Braucht es ein Hard-Token?
Noch strittig ist, ob es für die Umsetzung ein physisches Gerät/Element zur Aufbewahrung von digitalen, privaten Schlüsseln braucht (sogenanntes Hard-Token). Dagegen spricht die Benutzerfreundlichkeit, dafür – so argumentiert etwa die digitale Gesellschaft – die Sicherheit.
Wie bereits von Inside-it.ch vermeldet, sprechen sich die meisten Akteure und nun auch der Bundesrat für den “Self-Sovereign-Ansatz” (SSI) aus: Bei der einzelnen Person wird die vom “Schweizerischen Identitätsdienst” ausgestellte Identität in einem Wallet abgespeichert. Diese Brieftasche soll auch für andere digitale Nachweise nutzbar sein und basiert technologisch auf asymmetrischer Kryptografie.
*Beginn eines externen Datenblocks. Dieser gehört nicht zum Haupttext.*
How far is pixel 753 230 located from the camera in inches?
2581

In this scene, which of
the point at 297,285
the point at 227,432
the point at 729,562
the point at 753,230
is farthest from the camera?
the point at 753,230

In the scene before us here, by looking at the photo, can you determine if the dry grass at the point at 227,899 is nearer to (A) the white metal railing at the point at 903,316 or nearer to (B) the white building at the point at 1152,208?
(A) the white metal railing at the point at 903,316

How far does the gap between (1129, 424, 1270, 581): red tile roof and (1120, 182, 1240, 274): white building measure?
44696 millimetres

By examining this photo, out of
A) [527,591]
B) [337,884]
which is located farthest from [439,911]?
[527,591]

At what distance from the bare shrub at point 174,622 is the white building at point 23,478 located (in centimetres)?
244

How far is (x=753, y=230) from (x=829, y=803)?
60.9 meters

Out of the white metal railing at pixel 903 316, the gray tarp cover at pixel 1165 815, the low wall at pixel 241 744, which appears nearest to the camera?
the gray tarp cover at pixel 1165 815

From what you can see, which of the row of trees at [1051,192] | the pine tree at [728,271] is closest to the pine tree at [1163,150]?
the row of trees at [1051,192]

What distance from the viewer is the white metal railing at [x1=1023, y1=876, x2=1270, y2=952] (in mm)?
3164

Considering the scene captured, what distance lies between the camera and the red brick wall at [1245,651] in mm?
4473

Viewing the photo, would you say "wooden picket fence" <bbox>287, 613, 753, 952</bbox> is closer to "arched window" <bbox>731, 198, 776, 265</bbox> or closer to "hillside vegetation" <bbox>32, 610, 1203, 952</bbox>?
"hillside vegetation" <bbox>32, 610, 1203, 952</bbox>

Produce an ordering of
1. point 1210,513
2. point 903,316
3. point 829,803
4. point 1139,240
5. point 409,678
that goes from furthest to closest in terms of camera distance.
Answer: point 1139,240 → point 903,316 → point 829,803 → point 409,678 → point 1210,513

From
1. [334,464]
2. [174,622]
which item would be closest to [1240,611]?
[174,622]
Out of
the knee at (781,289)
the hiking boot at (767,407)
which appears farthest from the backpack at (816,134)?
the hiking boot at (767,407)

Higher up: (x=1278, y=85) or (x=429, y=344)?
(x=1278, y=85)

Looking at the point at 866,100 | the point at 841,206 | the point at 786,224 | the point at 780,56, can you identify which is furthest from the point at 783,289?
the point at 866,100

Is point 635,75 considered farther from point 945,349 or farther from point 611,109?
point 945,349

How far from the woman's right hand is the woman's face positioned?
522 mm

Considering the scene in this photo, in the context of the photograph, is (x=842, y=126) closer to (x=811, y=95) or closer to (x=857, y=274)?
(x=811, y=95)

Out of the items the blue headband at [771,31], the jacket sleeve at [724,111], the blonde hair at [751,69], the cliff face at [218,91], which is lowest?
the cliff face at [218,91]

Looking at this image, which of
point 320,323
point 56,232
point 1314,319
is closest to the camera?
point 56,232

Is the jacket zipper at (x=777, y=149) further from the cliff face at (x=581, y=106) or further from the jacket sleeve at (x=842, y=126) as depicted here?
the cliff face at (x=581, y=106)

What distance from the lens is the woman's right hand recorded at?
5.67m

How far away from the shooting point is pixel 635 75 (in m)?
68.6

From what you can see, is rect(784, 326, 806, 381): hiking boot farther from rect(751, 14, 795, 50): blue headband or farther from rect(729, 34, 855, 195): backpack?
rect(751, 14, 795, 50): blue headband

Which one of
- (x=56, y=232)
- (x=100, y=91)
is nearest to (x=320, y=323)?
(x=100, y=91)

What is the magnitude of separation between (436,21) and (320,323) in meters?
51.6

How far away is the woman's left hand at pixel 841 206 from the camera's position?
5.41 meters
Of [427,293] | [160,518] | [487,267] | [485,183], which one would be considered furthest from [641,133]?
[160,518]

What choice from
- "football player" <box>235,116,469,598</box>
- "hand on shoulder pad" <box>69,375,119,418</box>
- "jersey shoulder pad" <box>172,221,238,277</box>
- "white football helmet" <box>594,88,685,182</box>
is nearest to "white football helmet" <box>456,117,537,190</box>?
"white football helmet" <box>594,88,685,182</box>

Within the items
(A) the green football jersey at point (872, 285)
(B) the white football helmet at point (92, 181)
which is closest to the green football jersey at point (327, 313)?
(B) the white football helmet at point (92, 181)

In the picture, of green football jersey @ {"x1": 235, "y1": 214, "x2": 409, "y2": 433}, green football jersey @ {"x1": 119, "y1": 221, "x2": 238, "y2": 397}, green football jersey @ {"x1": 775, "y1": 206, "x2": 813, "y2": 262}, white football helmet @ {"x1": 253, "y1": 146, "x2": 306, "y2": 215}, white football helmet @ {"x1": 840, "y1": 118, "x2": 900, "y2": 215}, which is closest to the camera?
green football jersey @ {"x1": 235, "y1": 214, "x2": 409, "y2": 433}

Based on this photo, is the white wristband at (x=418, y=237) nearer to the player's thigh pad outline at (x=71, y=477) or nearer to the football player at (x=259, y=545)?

Dies ist aus Datenschutzsicht sinnvoll, da nicht jedes Mal der “volle” Datensatz übermittelt wird, sondern nur die jeweils relevanten Aspekte (z.B. nicht das Geschlecht, aber das Alter, wenn es um einen Altersnachweis geht). Stichworte dazu sind Datensparsamkeit und “Privacy by design”.
Die Anbindung von Drittsystemen ist bei SSI deutlich einfacher und generell geht die internationale Entwicklung in diese Richtung. Der Haken dabei ist, dass die Technologie vergleichsweise in den Kinderschuhen steckt. Aber da wir uns ja darauf verlassen können, dass Berner Mühlen langsam mahlen, wird der laufende technische Fortschritt dieses Problem wohl von allein lösen…
Das bringt uns zum Zeitplan. Hier gibt der Bundesrat für seine Verhältnisse richtig Gas. Bereits Mitte 2022 soll eine neue Vorlage in die Vernehmlassung geschickt werden. Aufgefallen ist mir allerdings, dass nach der öffentlichen Konsultation im Spätherbst 2021 nur vier Parteien eine Stellungnahme abgegeben haben: SP, GP, GLP und Piraten. Kann es wirklich sein, dass insbesondere SVP, FDP und die Mitte kein Interesse an dieser Frage haben? Das wäre ein ganz schlechtes Omen für die parlamentarische Arbeit. Denn bekanntlich gilt: Was der Bauer nicht kennt, das frisst er nicht.
In diesem Sinn sind wir als Exponenten der IT-Wirtschaft dringend aufgefordert, dafür zu sorgen, dass das Thema möglichst bald auch auf der Themenliste der bürgerlichen Parteien auftaucht. Denn diesmal sollten wir unbedingt vor der Tat Rat halten!